Tommy the Turtle
Bottineau, North Dakota
Bottineau is a cluster of tree-lined streets and stores nestled around a railroad track. It's an aberration in the surrounding perfect grid of county roads and Great Plains flatness that extends to the horizon and beyond. It's only a few miles south of the Canadian border. And it's the home of Tommy Turtle.
Tommy Turtle is 30 feet tall. He is the Largest Turtle in the World and he straddles the Largest Snowmobile in the World, which is even larger -- 34 feet long. He guards the entrance to Bottineau's municipal tennis courts.

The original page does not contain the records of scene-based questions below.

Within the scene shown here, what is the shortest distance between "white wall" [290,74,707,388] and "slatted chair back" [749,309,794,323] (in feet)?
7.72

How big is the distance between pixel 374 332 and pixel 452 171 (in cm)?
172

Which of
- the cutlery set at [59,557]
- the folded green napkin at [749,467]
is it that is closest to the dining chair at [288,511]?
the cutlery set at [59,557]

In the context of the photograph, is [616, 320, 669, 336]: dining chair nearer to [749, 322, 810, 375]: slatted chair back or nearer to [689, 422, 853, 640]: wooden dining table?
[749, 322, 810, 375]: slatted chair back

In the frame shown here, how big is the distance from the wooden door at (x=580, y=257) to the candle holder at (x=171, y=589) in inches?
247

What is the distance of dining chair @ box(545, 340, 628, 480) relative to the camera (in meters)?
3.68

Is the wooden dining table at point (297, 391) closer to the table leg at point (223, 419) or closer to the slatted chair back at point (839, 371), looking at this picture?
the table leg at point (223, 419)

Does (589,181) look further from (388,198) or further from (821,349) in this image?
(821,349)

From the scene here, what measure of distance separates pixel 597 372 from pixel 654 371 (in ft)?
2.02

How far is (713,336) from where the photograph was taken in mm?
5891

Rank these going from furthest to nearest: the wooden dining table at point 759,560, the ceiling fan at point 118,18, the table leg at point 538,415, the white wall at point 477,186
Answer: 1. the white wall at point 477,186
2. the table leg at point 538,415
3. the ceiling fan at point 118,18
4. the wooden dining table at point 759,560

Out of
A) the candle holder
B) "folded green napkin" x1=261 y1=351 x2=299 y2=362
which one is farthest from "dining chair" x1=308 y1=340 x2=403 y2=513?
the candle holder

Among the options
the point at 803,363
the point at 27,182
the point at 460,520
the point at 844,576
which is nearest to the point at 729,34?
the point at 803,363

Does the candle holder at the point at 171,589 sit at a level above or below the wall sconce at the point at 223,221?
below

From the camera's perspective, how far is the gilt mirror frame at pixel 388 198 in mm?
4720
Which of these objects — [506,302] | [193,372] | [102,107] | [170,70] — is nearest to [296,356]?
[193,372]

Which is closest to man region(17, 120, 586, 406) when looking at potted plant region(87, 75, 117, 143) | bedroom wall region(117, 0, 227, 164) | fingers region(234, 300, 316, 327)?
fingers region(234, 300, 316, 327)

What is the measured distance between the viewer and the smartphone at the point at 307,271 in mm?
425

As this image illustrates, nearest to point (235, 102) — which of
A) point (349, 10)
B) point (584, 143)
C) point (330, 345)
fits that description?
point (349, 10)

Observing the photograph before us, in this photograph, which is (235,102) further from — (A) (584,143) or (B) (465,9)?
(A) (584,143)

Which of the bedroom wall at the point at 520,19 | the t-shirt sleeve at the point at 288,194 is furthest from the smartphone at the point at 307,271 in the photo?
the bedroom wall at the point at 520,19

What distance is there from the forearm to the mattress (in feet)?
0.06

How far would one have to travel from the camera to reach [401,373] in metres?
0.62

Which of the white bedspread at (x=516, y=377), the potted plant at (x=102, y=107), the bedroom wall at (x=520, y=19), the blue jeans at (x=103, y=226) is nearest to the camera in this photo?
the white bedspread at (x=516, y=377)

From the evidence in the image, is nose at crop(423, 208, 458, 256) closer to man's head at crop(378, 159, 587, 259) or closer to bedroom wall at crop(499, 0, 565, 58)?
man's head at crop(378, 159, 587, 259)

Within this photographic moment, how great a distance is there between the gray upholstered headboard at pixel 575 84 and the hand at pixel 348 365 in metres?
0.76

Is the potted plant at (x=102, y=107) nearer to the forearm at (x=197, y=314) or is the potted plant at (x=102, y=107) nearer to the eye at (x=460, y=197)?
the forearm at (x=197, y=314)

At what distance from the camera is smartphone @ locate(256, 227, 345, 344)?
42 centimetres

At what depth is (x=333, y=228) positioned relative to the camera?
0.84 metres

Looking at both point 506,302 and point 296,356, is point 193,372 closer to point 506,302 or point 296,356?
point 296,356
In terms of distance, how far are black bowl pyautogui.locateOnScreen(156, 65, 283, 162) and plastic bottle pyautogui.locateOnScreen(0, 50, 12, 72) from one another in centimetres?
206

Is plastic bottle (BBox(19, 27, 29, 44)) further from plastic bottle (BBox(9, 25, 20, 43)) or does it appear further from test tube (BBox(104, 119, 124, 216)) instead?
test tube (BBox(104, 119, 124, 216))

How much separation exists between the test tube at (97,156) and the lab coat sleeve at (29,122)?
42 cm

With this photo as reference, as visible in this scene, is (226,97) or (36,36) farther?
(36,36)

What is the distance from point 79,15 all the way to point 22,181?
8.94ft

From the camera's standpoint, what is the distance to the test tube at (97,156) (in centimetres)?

He weighs three tons.
Tommy was built by an Idaho man named Boots Reynolds in 1978 and moved here on a couple of flatbed trucks. He is featureless, and looks like the minimalist animals often seen in low-budget Soviet bloc cartoons from the 1960s. His eyes and nostrils are inverted quotation marks. His mouth is a black slit slashing halfway across his head, curving upward into an alien grin. His feet and hands are blobs, dissolving into the handlebars of the snowmobile. His helmet visor resembles Gort's from The Day The Earth Stood Still. His skin is a uniform shade of pea-soup green. In fact, Boots economized by using only six colors of paint on Tommy and his snowmobile: yellow, brown, black, green, red, and silver.
It may seem odd to have a turtle as a civic symbol up here, in a place where reptiles become blocks of ice nine months out of the year. Tommy supposedly marks "the gateway to the Turtle Mountains," a prime fishing and camping spot, but those mountains were obliterated sometime during the last ice age.
Tommy, mighty turtle of fiberglass, survives.